Given exercise:
Transcribe the full listing exactly, and drop every picture.

(Questions about scenes in images)
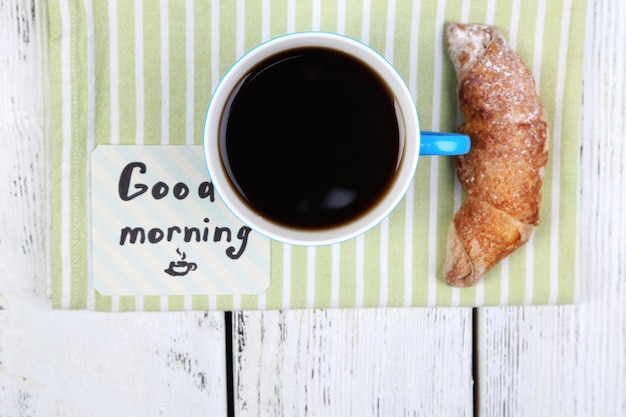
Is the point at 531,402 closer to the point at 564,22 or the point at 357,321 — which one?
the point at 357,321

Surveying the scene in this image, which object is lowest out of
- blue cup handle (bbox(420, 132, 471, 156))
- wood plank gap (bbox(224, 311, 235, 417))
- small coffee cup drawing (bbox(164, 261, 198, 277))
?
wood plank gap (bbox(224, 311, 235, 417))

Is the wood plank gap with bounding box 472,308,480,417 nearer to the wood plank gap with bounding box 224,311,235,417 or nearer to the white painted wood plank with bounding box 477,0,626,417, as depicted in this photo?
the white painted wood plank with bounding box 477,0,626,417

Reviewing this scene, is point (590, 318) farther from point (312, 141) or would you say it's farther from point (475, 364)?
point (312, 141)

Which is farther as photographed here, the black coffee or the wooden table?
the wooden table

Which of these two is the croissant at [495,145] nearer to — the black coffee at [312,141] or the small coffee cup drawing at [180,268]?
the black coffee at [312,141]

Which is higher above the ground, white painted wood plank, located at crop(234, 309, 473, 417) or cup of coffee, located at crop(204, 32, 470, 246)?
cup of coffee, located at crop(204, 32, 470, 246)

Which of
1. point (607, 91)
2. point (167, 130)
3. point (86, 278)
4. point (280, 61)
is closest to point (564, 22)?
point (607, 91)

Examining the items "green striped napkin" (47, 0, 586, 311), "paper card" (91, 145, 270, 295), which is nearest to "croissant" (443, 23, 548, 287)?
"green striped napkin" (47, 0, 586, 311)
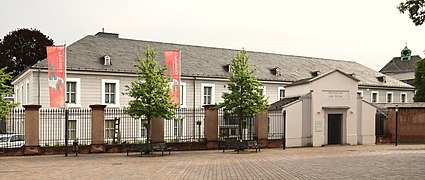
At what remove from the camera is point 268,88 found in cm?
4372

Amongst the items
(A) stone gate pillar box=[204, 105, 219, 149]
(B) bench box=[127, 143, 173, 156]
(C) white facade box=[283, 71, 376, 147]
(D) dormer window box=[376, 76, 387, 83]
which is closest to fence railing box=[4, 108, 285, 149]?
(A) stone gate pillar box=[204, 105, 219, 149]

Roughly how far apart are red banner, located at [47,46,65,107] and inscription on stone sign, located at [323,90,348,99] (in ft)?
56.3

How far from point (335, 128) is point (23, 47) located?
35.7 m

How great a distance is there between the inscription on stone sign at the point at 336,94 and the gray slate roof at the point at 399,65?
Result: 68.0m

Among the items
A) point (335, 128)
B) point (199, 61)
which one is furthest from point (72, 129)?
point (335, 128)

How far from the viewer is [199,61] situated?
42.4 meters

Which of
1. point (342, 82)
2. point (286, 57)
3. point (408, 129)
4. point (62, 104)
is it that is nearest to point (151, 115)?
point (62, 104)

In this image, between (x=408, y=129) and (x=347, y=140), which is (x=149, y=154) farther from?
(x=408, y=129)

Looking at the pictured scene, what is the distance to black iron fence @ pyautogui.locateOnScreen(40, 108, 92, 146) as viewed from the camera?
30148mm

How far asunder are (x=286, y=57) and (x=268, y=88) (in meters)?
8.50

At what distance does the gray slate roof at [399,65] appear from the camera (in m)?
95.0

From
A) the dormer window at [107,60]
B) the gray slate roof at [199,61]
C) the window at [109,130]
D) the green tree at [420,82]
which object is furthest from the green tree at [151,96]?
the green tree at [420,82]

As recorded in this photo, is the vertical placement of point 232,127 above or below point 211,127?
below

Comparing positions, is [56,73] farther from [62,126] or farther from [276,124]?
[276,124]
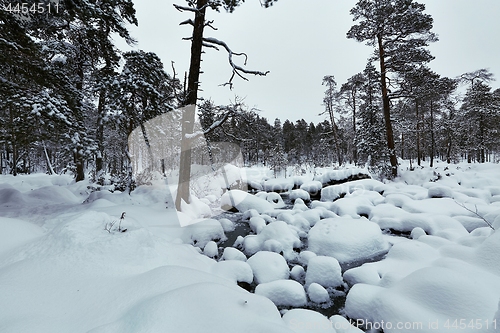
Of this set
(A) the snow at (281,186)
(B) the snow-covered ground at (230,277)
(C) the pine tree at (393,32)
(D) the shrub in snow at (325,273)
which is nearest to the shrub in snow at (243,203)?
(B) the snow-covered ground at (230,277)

Response to the exercise:
Is the point at 531,402 closer to the point at 564,22 or the point at 357,321 — which one?
the point at 357,321

Surveying the scene in this image, which object is lowest out of
- blue cup handle (bbox(420, 132, 471, 156))
- wood plank gap (bbox(224, 311, 235, 417))
- small coffee cup drawing (bbox(164, 261, 198, 277))
?
wood plank gap (bbox(224, 311, 235, 417))

Is the wood plank gap with bounding box 472,308,480,417 nearer to the wood plank gap with bounding box 224,311,235,417 or nearer to the white painted wood plank with bounding box 477,0,626,417, as depicted in this photo?
the white painted wood plank with bounding box 477,0,626,417

Reviewing this scene, is point (590, 318) farther from point (312, 141) or would you say it's farther from point (475, 364)?
point (312, 141)

Which is farther as photographed here, the black coffee or the wooden table?
the wooden table

Which of these two is the croissant at [495,145] nearer to — the black coffee at [312,141] or the small coffee cup drawing at [180,268]?
the black coffee at [312,141]

Which is higher above the ground, white painted wood plank, located at crop(234, 309, 473, 417) or cup of coffee, located at crop(204, 32, 470, 246)?
cup of coffee, located at crop(204, 32, 470, 246)

Which of
1. point (607, 91)
2. point (167, 130)
3. point (86, 278)
4. point (280, 61)
is closest to point (564, 22)?
point (607, 91)

Examining the items "green striped napkin" (47, 0, 586, 311), "paper card" (91, 145, 270, 295), which is nearest to "croissant" (443, 23, 548, 287)?
"green striped napkin" (47, 0, 586, 311)
At what remove from the camera is point 268,88 found in cm?
4372

Amongst the items
(A) stone gate pillar box=[204, 105, 219, 149]
(B) bench box=[127, 143, 173, 156]
(C) white facade box=[283, 71, 376, 147]
(D) dormer window box=[376, 76, 387, 83]
which is closest to fence railing box=[4, 108, 285, 149]?
(A) stone gate pillar box=[204, 105, 219, 149]

Roughly how far apart are red banner, located at [47,46,65,107] and inscription on stone sign, located at [323,90,348,99] (in ft)?
56.3

How far from point (335, 128) is point (23, 47) located?
35.7 m

How great a distance is there between the inscription on stone sign at the point at 336,94 and the gray slate roof at the point at 399,65?
Result: 68.0m

Among the items
A) point (335, 128)
B) point (199, 61)
which one is furthest from point (72, 129)?
point (335, 128)

How far from the viewer is [199,61] situated?
42.4 meters

Which of
1. point (342, 82)
2. point (286, 57)
3. point (408, 129)
4. point (62, 104)
is it that is nearest to point (151, 115)?
point (62, 104)

In this image, between (x=408, y=129) and (x=347, y=140), which is (x=149, y=154) farther from?
(x=408, y=129)

Looking at the pictured scene, what is the distance to black iron fence @ pyautogui.locateOnScreen(40, 108, 92, 146) as viewed from the camera?
30148mm

How far asunder are (x=286, y=57) and (x=268, y=88) (in meters)?
8.50

At what distance does the gray slate roof at [399,65] appear from the camera (in m)?
95.0

From
A) the dormer window at [107,60]
B) the gray slate roof at [199,61]
C) the window at [109,130]
D) the green tree at [420,82]
which object is furthest from the green tree at [151,96]?
the green tree at [420,82]

As recorded in this photo, is the vertical placement of point 232,127 above or below point 211,127?
below

Comparing positions, is [56,73] farther from [62,126] or farther from [276,124]?
[276,124]
Of this set
(A) the snow at (281,186)
(B) the snow-covered ground at (230,277)
(C) the pine tree at (393,32)
(D) the shrub in snow at (325,273)
which is nearest to the shrub in snow at (243,203)?
(B) the snow-covered ground at (230,277)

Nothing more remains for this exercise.